Former Neolog synagogue in Makó, Hungary

The Makó Neological Synagogue is a former Neolog Jewish congregation and large synagogue, that was located in the town of Makó, in the county of Csongrád-Csanád, Hungary. Completed in 1914, the synagogue was demolished in 1965.

== History ==
At the end of the 19th century, Mako's prominent and socially Neologous Jews decided to build a new synagogue. The new synagogue was built perpendicular to Eötvös Street, according to the plans of Lipót Baumhorn, inaugurated in 1914. Above the square of the central building, the dome on the octagonal hill, the eastern wing of the octagonal lock and the two chapel-like staircases surrounding it, and its semicircular twin-windowed windows, resembled Baumhorn's Eger Synagogue, also since demolished.

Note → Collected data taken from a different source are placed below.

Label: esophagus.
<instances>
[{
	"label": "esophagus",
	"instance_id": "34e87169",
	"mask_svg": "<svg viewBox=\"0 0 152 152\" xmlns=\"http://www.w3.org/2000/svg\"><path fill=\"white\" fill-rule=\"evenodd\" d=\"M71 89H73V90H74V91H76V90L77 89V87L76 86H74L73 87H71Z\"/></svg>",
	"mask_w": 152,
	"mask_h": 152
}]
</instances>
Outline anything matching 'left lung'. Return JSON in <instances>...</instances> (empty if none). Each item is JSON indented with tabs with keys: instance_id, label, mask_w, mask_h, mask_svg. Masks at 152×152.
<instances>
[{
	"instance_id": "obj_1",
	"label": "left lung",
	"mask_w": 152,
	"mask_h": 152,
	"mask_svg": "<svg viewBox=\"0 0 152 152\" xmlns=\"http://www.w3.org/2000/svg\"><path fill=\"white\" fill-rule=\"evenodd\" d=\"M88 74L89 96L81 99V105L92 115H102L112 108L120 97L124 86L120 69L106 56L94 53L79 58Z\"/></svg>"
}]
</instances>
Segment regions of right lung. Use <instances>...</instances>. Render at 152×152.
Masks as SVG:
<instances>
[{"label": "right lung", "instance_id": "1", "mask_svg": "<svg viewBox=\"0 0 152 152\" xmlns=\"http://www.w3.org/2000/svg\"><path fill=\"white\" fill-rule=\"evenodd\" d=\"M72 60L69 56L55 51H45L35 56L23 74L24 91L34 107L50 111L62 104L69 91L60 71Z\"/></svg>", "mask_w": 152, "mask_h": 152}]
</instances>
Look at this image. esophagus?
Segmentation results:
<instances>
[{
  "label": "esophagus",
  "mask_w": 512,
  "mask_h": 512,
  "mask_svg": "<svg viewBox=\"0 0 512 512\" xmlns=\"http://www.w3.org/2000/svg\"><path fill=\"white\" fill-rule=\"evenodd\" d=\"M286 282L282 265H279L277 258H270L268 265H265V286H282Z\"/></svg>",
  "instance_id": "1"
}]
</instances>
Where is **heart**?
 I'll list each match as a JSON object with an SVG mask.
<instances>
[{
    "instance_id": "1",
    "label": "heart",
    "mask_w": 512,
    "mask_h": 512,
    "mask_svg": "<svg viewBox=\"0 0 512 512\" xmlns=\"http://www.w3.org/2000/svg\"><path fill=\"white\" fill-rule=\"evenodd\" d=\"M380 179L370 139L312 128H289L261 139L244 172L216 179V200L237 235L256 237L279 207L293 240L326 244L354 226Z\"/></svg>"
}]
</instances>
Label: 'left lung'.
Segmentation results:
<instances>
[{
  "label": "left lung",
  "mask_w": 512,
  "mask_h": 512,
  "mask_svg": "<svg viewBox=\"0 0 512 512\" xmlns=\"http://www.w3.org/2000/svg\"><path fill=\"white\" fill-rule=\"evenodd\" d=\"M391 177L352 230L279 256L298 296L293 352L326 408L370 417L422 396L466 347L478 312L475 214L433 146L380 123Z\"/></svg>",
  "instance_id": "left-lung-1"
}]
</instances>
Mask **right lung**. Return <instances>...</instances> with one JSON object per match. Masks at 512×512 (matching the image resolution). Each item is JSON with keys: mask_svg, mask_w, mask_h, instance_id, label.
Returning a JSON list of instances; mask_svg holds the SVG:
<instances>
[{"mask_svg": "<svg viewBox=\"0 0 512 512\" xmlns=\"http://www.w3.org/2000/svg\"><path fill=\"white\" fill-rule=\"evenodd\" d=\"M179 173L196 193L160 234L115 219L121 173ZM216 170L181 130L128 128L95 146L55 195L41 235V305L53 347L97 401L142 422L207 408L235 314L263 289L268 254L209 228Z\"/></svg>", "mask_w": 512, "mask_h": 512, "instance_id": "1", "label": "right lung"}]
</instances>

Following the destruction of the Mako Jewry during World War II, the synagogue was no longer used for its purpose. In the 1950s and 1960s, several ideas for renovating the synagogue were proposed. Eventually, the National Israeli Religious Community sold the building to the Kossuth Production Cooperative in 1965 for Ft500,000, without consulting the Jews living in the city. The building was subsequently demolished. The city police station is now located in a building on the site of the former synagogue.